Center for Healthcare Delivery Innovation, Minneapolis Heart Institute, Minneapolis, Minnesota, USA.
Allina Health, Minneapolis, Minnesota, USA.
Heart. 2019 Jan;105(2):112-116. doi: 10.1136/heartjnl-2018-313269. Epub 2018 Jun 20.
To determine the implications of applying guideline-recommended definitions of aortic stenosis to echocardiographic data captured in routine clinical care.
Retrospective observational study of 213 174 patients who underwent transthoracic echocardiographic imaging within Allina Health between January 2013 and October 2017. The sensitivity, specificity, positive predictive value, negative predictive value and accuracy of echocardiographic measures for severe aortic stenosis were determined relative to the documented interpretation of severe aortic stenosis.
Among 77 067 patients with complete assessment of the aortic valve, 1219 (1.6%) patients were categorised as having severe aortic stenosis by the echocardiographic reader.

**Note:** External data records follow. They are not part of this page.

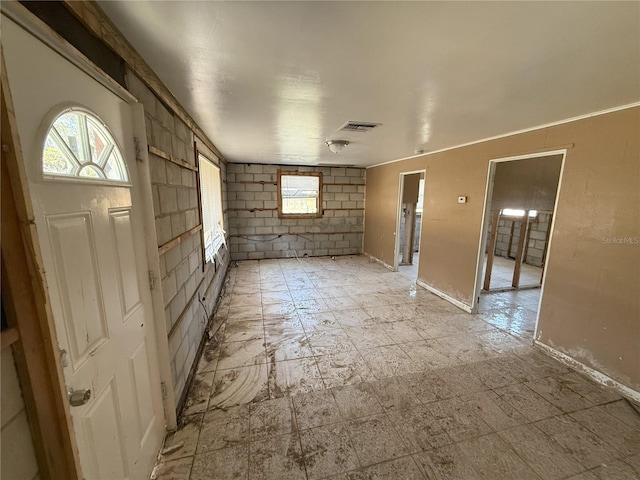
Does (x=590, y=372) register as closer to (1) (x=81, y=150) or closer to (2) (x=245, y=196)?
(1) (x=81, y=150)

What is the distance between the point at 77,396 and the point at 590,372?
3588 millimetres

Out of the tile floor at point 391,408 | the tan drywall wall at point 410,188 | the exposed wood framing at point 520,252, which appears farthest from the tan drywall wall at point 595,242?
the tan drywall wall at point 410,188

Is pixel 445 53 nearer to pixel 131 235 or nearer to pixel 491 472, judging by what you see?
pixel 131 235

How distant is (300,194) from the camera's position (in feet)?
20.4

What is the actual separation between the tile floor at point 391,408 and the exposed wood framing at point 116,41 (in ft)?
7.28

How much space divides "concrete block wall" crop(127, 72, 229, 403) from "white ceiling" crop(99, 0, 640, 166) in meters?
0.27

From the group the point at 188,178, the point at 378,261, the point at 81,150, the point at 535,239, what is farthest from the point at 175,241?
the point at 535,239

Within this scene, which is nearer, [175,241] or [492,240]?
[175,241]

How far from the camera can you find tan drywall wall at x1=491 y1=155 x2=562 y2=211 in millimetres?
3664

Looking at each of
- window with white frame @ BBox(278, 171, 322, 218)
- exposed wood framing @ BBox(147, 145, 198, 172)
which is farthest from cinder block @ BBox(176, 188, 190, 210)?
window with white frame @ BBox(278, 171, 322, 218)

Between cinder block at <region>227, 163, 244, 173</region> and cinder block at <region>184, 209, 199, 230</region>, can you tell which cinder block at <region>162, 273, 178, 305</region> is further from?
cinder block at <region>227, 163, 244, 173</region>

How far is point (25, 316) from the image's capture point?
2.21ft

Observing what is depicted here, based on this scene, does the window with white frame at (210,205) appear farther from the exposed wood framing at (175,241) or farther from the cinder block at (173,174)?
the cinder block at (173,174)

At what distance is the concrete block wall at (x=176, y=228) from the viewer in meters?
1.61
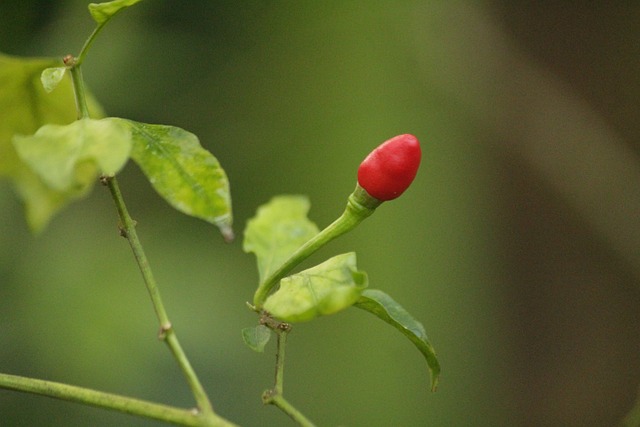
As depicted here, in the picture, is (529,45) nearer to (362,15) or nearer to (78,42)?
(362,15)

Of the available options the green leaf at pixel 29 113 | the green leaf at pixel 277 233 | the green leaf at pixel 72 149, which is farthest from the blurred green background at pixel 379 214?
the green leaf at pixel 72 149

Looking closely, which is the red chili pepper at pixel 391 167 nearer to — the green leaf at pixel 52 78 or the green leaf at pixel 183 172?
the green leaf at pixel 183 172

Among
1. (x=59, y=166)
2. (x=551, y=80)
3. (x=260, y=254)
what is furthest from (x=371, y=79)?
(x=59, y=166)

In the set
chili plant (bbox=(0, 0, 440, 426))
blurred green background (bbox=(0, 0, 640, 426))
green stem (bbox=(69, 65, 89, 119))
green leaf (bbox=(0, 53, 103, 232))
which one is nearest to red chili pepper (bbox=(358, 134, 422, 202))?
chili plant (bbox=(0, 0, 440, 426))

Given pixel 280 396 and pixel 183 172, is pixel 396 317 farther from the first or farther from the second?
pixel 183 172

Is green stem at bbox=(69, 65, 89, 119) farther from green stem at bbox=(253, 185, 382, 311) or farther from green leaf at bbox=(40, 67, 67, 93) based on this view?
green stem at bbox=(253, 185, 382, 311)

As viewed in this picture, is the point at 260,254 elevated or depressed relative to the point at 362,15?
depressed
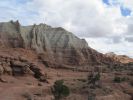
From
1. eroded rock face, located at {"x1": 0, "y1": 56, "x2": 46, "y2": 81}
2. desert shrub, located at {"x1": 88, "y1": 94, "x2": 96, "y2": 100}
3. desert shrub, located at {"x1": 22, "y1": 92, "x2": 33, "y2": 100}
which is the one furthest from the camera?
eroded rock face, located at {"x1": 0, "y1": 56, "x2": 46, "y2": 81}

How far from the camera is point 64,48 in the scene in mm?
101625

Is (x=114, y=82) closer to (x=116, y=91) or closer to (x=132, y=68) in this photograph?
(x=116, y=91)

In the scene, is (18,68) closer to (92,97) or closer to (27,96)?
(27,96)

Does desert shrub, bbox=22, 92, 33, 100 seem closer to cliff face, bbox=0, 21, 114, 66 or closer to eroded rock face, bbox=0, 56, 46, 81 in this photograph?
eroded rock face, bbox=0, 56, 46, 81

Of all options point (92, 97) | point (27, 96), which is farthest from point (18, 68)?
point (92, 97)

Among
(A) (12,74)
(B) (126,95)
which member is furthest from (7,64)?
(B) (126,95)

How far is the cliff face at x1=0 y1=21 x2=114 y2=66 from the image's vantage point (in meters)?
89.8

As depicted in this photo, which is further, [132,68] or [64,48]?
[64,48]

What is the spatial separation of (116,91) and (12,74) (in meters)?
17.3

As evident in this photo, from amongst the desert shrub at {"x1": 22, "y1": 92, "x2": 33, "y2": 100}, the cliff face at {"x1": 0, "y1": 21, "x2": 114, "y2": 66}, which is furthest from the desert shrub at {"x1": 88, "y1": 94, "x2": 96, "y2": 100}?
the cliff face at {"x1": 0, "y1": 21, "x2": 114, "y2": 66}

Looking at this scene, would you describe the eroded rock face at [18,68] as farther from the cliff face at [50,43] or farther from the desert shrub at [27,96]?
the cliff face at [50,43]

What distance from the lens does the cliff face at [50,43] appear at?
295ft

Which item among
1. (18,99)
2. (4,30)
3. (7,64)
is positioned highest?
(4,30)

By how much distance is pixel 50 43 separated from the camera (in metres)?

Relative to the documented interpretation, aortic valve area (AVA) as a measure of severe aortic stenosis had the high sensitivity (94.1%) but a low positive predictive value (37.5%). Aortic valve peak velocity and mean gradient were specific (>99%), but less sensitive (<70%). A measure incorporating peak velocity, mean gradient and dimensionless index (either by velocity time integral or peak velocity ratio) achieved a balance of sensitivity (92%) and specificity (99%) with little detriment in accuracy relative to peak velocity and mean gradient alone (98.9% vs 99.3%). Using all available data, the proportion of patients whose echocardiogram could be assessed for aortic stenosis was 79.8% as compared with 52.7% by documented interpretation alone.

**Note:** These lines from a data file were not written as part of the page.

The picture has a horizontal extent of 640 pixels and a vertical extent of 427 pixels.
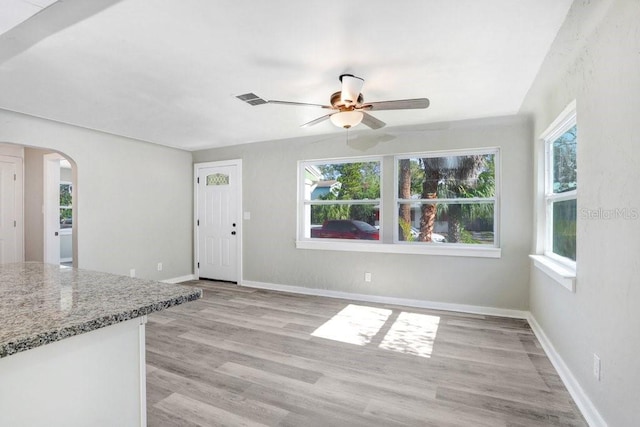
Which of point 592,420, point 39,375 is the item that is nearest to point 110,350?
point 39,375

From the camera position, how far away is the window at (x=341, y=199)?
439 centimetres

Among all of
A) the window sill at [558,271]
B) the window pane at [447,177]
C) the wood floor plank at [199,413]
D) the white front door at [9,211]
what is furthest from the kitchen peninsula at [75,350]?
the white front door at [9,211]

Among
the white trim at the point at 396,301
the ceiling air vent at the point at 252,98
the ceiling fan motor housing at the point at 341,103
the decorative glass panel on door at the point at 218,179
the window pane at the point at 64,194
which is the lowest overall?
the white trim at the point at 396,301

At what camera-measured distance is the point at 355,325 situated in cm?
338

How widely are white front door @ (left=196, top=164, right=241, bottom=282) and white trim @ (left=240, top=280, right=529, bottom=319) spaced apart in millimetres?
559

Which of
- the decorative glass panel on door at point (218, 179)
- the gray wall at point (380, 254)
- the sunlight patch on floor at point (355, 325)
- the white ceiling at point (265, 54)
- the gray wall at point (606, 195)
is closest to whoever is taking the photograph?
the gray wall at point (606, 195)

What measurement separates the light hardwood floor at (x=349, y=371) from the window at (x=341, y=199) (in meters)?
1.26

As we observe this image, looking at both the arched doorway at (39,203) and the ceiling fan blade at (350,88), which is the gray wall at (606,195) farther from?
the arched doorway at (39,203)

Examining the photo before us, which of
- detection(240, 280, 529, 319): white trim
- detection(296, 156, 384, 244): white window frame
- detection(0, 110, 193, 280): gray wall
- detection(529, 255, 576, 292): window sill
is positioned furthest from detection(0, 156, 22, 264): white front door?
detection(529, 255, 576, 292): window sill

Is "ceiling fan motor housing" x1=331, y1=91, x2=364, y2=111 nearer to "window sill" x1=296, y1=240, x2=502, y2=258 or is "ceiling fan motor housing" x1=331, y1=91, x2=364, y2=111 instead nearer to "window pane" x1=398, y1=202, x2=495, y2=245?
"window pane" x1=398, y1=202, x2=495, y2=245

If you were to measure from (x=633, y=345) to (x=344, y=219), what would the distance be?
3398 millimetres

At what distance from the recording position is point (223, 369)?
244 cm

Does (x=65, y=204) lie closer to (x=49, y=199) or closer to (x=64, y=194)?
(x=64, y=194)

A measure that used dimensionless index in place of AVA addressed discrepancies between quantitative echocardiographic data and the documented interpretation of severe aortic stenosis. These findings highlight the importance of understanding the limitations of clinical data as it relates to quality improvement efforts and pragmatic research design.
确定将指南推荐的主动脉瓣狭窄定义应用于常规临床护理中获取的超声心动图数据的意义。
这是一项回顾性观察研究,纳入了 2013 年 1 月至 2017 年 10 月期间在 Allina Health 接受经胸超声心动图成像的 213174 例患者。根据严重主动脉瓣狭窄的记录解读,确定超声心动图测量严重主动脉瓣狭窄的敏感性、特异性、阳性预测值、阴性预测值和准确性。

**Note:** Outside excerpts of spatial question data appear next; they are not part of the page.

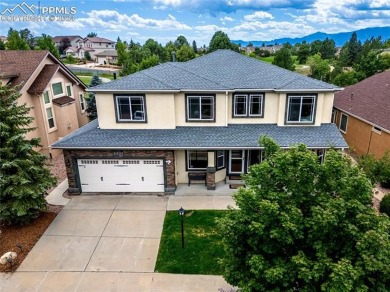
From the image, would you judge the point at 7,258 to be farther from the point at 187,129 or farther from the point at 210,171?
the point at 187,129

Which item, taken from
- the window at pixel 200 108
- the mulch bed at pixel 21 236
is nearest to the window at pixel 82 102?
the window at pixel 200 108

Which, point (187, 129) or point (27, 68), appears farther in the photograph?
point (27, 68)

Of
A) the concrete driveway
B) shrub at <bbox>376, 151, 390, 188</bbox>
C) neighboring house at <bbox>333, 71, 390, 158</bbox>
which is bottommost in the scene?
the concrete driveway

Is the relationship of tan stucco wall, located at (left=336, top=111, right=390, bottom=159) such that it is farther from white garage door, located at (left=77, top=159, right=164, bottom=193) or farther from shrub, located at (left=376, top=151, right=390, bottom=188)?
white garage door, located at (left=77, top=159, right=164, bottom=193)

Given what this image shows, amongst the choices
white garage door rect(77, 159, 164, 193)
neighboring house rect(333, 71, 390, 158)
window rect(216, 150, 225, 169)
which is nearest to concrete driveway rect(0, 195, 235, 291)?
white garage door rect(77, 159, 164, 193)

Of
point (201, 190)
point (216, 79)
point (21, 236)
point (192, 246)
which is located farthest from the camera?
point (216, 79)

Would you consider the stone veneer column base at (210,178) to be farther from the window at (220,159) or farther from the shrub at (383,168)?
the shrub at (383,168)

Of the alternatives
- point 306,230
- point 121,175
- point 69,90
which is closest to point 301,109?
point 121,175

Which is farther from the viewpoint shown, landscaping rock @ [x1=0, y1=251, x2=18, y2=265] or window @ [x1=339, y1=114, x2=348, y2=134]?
window @ [x1=339, y1=114, x2=348, y2=134]
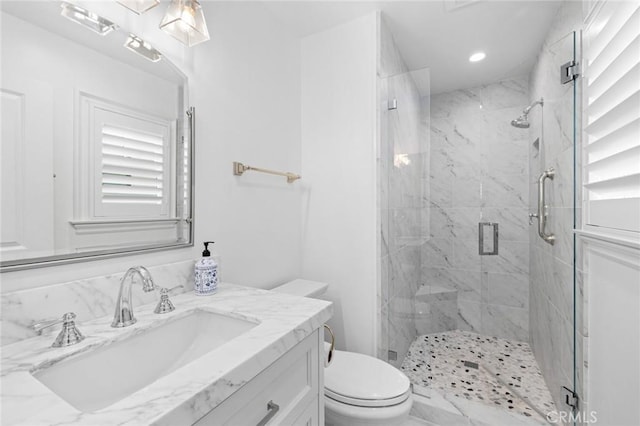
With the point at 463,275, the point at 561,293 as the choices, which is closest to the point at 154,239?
the point at 561,293

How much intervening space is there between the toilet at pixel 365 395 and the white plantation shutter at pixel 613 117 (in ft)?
3.35

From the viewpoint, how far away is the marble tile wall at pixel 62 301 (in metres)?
0.71

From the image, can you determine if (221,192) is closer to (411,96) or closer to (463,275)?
(411,96)

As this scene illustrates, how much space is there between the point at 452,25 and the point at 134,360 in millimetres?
2374

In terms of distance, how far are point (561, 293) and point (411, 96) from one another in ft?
4.72

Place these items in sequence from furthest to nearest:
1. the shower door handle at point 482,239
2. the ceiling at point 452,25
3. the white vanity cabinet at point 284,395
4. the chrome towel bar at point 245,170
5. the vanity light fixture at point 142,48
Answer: the shower door handle at point 482,239
the ceiling at point 452,25
the chrome towel bar at point 245,170
the vanity light fixture at point 142,48
the white vanity cabinet at point 284,395

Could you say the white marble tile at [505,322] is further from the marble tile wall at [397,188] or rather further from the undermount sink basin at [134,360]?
the undermount sink basin at [134,360]

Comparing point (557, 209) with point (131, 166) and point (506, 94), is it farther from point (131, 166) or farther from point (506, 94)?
point (131, 166)

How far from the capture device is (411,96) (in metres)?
1.90

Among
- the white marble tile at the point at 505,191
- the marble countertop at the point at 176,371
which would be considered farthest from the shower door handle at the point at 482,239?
the marble countertop at the point at 176,371

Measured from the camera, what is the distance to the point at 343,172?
1.82m

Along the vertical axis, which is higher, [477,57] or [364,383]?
[477,57]

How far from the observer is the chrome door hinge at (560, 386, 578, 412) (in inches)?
52.2

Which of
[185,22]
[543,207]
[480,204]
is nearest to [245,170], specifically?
[185,22]
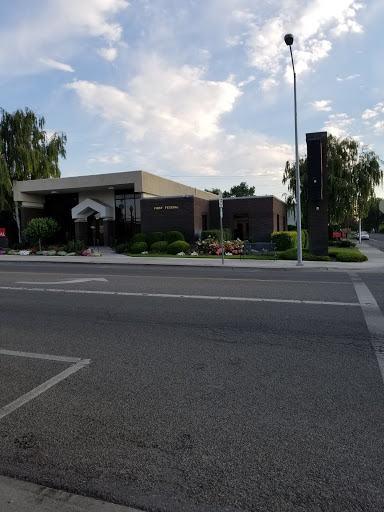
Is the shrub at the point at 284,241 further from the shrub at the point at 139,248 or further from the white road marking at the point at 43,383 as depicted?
the white road marking at the point at 43,383

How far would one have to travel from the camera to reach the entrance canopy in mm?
32375

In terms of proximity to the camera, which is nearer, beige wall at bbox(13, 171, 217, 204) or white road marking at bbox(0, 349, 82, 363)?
white road marking at bbox(0, 349, 82, 363)

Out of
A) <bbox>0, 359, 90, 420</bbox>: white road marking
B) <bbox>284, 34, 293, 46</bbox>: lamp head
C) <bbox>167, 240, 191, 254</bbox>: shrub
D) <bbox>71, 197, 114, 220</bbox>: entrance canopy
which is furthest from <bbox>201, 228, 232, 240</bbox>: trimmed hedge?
<bbox>0, 359, 90, 420</bbox>: white road marking

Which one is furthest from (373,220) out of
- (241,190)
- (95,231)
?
(95,231)

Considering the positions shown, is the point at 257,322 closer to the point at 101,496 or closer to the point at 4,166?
the point at 101,496

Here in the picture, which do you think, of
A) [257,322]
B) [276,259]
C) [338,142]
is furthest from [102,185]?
[257,322]

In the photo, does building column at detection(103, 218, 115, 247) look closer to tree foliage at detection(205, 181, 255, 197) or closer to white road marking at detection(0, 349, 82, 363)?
white road marking at detection(0, 349, 82, 363)

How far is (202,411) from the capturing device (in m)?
3.66

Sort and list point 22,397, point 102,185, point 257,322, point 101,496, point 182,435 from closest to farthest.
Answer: point 101,496 < point 182,435 < point 22,397 < point 257,322 < point 102,185

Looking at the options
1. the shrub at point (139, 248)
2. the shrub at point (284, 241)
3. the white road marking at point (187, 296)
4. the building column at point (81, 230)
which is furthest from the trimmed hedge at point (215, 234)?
the white road marking at point (187, 296)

在 77067 例完成主动脉瓣全面评估的患者中,1219 例(1.6%)患者被超声心动图阅读器归类为严重主动脉瓣狭窄。与记录的解读相比,作为严重主动脉瓣狭窄的测量方法,主动脉瓣瓣口面积(AVA)具有较高的敏感性(94.1%),但阳性预测值较低(37.5%)。主动脉瓣峰值速度和平均梯度具有较高的特异性(>99%),但敏感性较低(<70%)。一种纳入峰值速度、平均梯度和无量纲指数(通过速度时间积分或峰值速度比)的测量方法,在不降低准确性(98.9%对 99.3%)的情况下,达到了敏感性(92%)和特异性(99%)的平衡。与仅使用记录的解读相比,使用所有可用数据可评估超声心动图是否存在主动脉瓣狭窄的患者比例为 79.8%,而仅使用记录的解读为 52.7%。
使用无量纲指数替代 AVA 的测量方法解决了定量超声心动图数据与严重主动脉瓣狭窄的记录解读之间的差异。这些发现强调了理解临床数据局限性的重要性,这与质量改进工作和实用研究设计有关。